Learn how to use these functions, and discover some use cases in Trigonometric functions in CSS.

The inert attribute

Inert means lacking the ability to move, so when you mark something inert, you remove movement or interaction from those DOM elements. The inert attribute causes the browser to ignore the element.

  • The click event does not fire if a user clicks on the element.
  • The element won’t gain focus.
  • The element and its content is excluded from the accessibility tree.

This attribute should be added to elements that are offscreen or otherwise hidden. You can learn more in The inert attribute.

Subgrid in CSS grid layout

The subgrid value for grid-template-columns and grid-template-rows lets you use the tracks defined on a parent grid, on nested grids. This means that you can align elements inside these nested grids with each other.

In the article CSS subgrid you will find some examples and links to many other posts and examples highlighting subgrid use cases.

NumberFormat V3

Intl.NumberFormat V3 is a set of new features for Intl.NumberFormat, that became part of Baseline during 2023. The additional features are:

  • Three new functions to format ranges of numbers: formatRange, formatRangeToParts, and selectRange.
  • Grouping enum
  • New rounding and precision options
  • Rounding priority
  • Interpret strings as decimals
  • Rounding modes
  • Sign display negative

The proposal for NumberFormat V3 details each of the new features.

The Fullscreen API

The Fullscreen API lets you place an element, such as a <video> into fullscreen mode, by calling the requestFullscreen() method. It also provides methods for detecting if an element is in fullscreen mode, and whether the document is in a state that will let you request fullscreen mode.

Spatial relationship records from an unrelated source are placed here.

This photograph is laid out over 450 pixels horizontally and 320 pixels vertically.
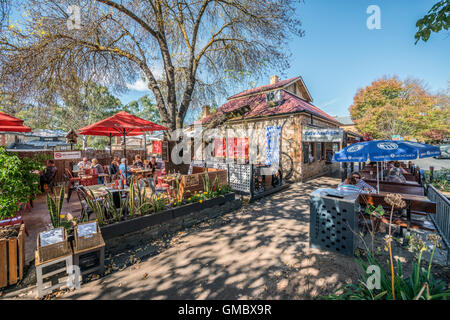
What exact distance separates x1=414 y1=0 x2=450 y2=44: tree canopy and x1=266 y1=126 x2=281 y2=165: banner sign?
734 centimetres

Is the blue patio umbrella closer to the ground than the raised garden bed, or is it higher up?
higher up

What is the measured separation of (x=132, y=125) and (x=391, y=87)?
27889 mm

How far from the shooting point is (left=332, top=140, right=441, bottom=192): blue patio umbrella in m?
4.30

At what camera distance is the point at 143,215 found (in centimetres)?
418

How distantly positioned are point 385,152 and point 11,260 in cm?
723

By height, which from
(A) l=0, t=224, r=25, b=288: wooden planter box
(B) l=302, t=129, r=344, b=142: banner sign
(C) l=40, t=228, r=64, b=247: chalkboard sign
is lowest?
(A) l=0, t=224, r=25, b=288: wooden planter box

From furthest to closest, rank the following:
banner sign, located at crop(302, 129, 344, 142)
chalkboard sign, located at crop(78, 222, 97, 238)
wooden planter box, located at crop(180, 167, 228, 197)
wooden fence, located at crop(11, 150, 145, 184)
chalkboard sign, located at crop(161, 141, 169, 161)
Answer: wooden fence, located at crop(11, 150, 145, 184), banner sign, located at crop(302, 129, 344, 142), chalkboard sign, located at crop(161, 141, 169, 161), wooden planter box, located at crop(180, 167, 228, 197), chalkboard sign, located at crop(78, 222, 97, 238)

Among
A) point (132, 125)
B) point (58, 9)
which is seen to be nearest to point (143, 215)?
point (132, 125)

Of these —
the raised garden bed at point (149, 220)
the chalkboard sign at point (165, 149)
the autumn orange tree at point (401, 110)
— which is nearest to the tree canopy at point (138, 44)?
the chalkboard sign at point (165, 149)

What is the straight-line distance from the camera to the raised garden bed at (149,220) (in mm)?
3592

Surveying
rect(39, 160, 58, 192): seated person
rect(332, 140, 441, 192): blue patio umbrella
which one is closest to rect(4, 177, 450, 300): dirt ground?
rect(332, 140, 441, 192): blue patio umbrella

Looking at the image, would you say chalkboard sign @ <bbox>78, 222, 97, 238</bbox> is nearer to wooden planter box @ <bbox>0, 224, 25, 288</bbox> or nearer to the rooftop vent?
wooden planter box @ <bbox>0, 224, 25, 288</bbox>

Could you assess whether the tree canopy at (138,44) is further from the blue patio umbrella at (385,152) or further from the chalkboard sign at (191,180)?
the blue patio umbrella at (385,152)

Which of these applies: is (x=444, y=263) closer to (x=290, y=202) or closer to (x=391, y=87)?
(x=290, y=202)
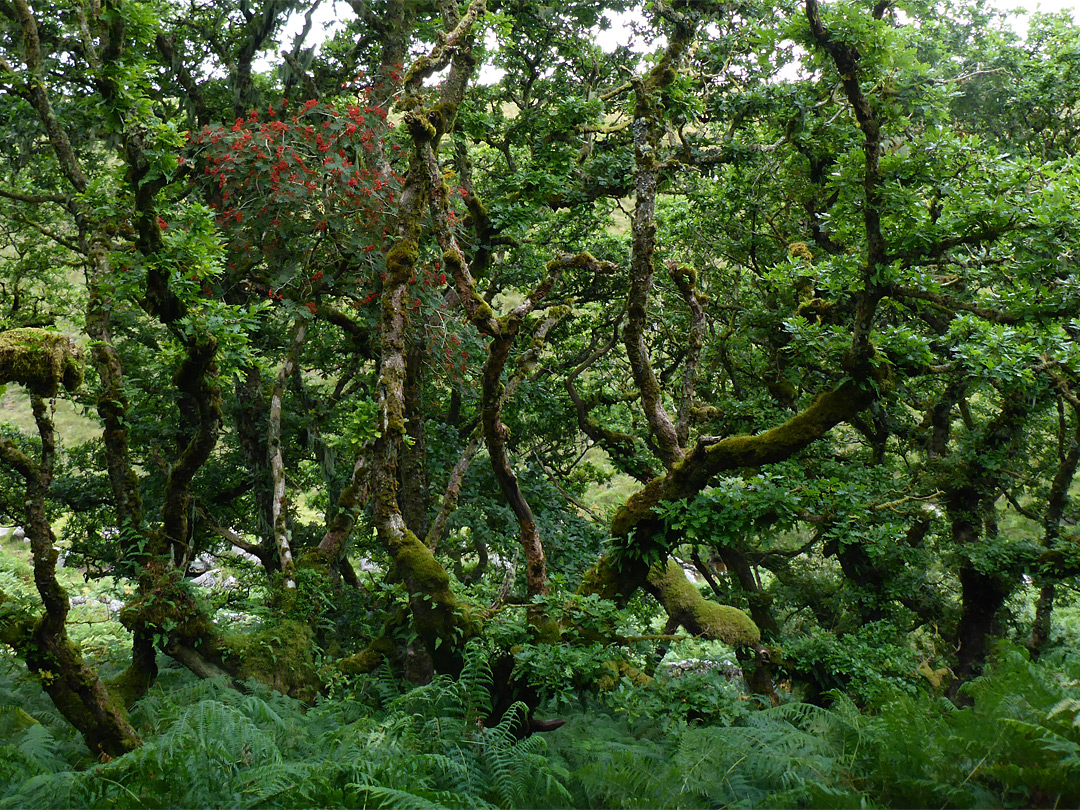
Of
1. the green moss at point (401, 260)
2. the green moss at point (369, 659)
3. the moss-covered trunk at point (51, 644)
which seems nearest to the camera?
the moss-covered trunk at point (51, 644)

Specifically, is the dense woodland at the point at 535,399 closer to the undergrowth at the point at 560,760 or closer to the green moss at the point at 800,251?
the undergrowth at the point at 560,760

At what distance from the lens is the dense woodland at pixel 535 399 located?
4773 millimetres

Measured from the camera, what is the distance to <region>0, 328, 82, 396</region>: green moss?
177 inches

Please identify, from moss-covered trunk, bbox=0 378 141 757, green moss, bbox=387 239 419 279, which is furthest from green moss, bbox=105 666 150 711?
green moss, bbox=387 239 419 279

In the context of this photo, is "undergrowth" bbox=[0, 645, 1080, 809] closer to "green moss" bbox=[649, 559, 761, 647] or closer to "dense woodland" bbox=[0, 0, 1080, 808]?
"dense woodland" bbox=[0, 0, 1080, 808]

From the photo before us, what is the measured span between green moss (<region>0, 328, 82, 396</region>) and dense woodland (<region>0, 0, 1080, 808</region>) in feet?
0.10

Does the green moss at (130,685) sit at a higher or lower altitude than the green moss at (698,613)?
lower

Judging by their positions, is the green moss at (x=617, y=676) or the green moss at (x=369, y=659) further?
the green moss at (x=369, y=659)

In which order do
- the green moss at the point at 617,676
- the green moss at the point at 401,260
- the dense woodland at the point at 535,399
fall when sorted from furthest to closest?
the green moss at the point at 401,260 → the green moss at the point at 617,676 → the dense woodland at the point at 535,399

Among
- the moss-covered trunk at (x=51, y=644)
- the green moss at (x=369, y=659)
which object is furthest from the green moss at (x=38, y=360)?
the green moss at (x=369, y=659)

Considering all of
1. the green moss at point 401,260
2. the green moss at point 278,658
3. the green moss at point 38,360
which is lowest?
the green moss at point 278,658

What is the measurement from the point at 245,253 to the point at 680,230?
7.41 meters

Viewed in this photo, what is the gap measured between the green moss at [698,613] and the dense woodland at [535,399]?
5 cm

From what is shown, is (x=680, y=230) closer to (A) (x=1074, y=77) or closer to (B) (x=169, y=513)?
(A) (x=1074, y=77)
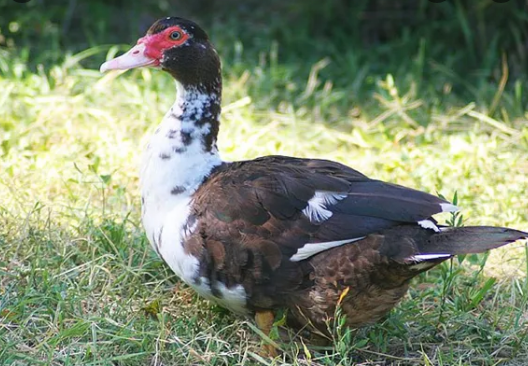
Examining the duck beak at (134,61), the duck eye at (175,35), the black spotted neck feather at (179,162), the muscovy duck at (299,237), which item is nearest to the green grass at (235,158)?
the muscovy duck at (299,237)

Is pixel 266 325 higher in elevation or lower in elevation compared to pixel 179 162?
lower

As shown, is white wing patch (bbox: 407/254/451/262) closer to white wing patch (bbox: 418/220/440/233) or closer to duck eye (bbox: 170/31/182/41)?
Answer: white wing patch (bbox: 418/220/440/233)

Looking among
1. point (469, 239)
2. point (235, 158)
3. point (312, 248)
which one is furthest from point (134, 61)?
→ point (469, 239)

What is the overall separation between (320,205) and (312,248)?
0.55 ft

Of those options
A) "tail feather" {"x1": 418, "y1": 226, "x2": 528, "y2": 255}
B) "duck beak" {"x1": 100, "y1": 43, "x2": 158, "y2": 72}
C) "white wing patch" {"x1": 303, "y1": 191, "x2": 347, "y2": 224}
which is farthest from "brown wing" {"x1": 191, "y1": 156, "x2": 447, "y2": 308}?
"duck beak" {"x1": 100, "y1": 43, "x2": 158, "y2": 72}

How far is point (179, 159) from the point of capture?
147 inches

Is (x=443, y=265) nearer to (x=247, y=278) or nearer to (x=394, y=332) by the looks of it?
(x=394, y=332)

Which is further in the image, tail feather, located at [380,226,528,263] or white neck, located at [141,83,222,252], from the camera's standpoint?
white neck, located at [141,83,222,252]

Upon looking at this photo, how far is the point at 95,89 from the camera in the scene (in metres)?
5.59

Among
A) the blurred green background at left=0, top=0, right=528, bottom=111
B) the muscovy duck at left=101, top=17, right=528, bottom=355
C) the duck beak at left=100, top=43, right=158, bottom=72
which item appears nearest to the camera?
the muscovy duck at left=101, top=17, right=528, bottom=355

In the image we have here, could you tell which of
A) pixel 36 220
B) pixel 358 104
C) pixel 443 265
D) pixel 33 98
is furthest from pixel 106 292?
pixel 358 104

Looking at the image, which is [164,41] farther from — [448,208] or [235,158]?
[448,208]

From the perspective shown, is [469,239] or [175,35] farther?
[175,35]

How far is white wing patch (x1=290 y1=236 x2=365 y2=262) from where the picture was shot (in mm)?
3354
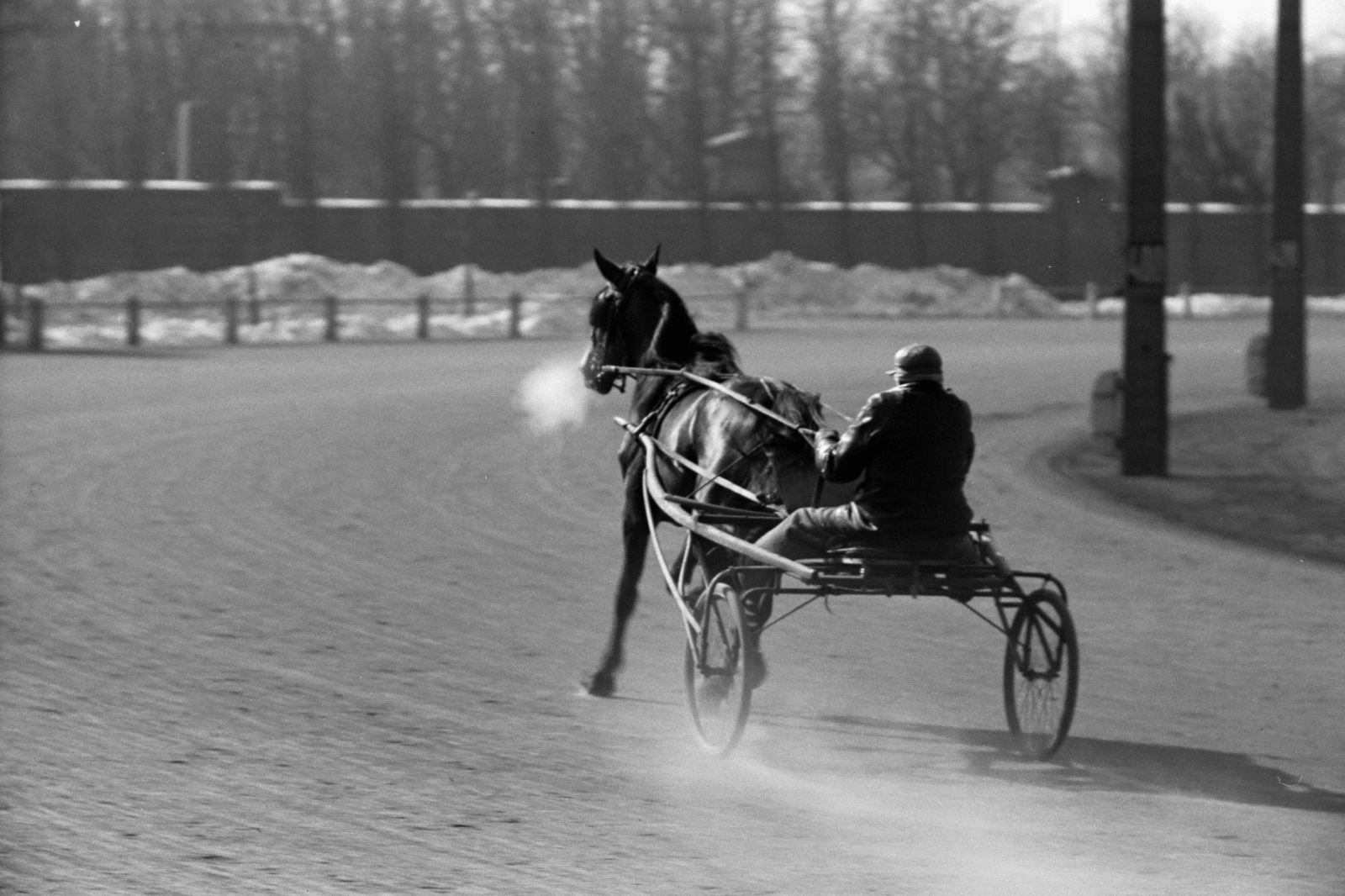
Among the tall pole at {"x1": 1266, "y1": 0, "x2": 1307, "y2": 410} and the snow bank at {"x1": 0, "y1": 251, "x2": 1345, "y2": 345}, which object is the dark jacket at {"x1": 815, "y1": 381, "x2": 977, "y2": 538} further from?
the snow bank at {"x1": 0, "y1": 251, "x2": 1345, "y2": 345}

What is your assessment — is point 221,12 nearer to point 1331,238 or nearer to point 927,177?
point 927,177

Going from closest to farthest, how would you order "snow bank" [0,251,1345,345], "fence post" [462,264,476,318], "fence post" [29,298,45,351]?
"fence post" [29,298,45,351] → "snow bank" [0,251,1345,345] → "fence post" [462,264,476,318]

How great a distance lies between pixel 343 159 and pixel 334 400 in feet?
113

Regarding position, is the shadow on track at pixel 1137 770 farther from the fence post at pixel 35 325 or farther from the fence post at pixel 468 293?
the fence post at pixel 468 293

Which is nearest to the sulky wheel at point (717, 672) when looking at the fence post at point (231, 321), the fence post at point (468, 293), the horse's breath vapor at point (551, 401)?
the horse's breath vapor at point (551, 401)

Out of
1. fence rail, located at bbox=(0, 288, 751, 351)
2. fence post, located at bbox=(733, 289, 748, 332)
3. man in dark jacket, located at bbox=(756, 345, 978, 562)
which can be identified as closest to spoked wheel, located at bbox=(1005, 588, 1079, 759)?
man in dark jacket, located at bbox=(756, 345, 978, 562)

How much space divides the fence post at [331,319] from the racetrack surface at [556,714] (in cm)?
2099

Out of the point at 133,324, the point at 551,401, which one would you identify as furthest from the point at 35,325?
the point at 551,401

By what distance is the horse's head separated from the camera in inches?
350

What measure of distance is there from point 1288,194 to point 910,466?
16173 millimetres

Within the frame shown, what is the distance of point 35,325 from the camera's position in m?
35.2

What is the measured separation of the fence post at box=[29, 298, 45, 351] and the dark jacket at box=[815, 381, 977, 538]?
2964 centimetres

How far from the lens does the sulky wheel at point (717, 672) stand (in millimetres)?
7453

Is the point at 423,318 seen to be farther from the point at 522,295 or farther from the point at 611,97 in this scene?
the point at 611,97
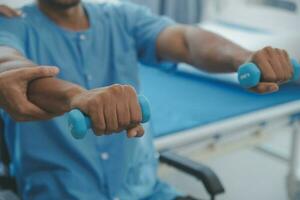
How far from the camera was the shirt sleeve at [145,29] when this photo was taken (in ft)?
4.67

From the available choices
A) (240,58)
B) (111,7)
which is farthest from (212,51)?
(111,7)

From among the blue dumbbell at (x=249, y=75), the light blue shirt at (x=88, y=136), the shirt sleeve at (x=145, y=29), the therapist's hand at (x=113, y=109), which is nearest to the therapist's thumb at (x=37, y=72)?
the therapist's hand at (x=113, y=109)

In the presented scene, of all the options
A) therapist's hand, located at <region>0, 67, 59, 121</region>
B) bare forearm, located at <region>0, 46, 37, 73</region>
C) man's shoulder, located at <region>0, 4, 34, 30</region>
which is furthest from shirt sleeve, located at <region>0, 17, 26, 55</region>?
therapist's hand, located at <region>0, 67, 59, 121</region>

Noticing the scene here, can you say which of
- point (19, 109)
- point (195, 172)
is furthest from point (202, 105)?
point (19, 109)

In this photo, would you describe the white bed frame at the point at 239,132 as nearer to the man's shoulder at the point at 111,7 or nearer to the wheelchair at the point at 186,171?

Learn more in this Guide to the Fullscreen API on MDN.

The CSS :has() selector

Just making Baseline 2023 is the :has() selector, which will land in Firefox 121 on the 19th of December. Among other uses, this selector acts as a parent selector, letting you select an element based on things that are inside it. For example, you can apply different CSS depending on whether there is an image inside an element or not.

Find out more in :has(): the family selector.

More features that joined Baseline this year

This post has shared some of the key features that became part of Baseline this year, but there’s more.

Many of these features reached interoperability through the collaborative work on Interop 2023. It’s exciting to see how features can be brought through that process, and land in Baseline as newly available, which sets off the timer for them to become widely available. This creates a clearer path for decisions on when to adopt features in your own projects.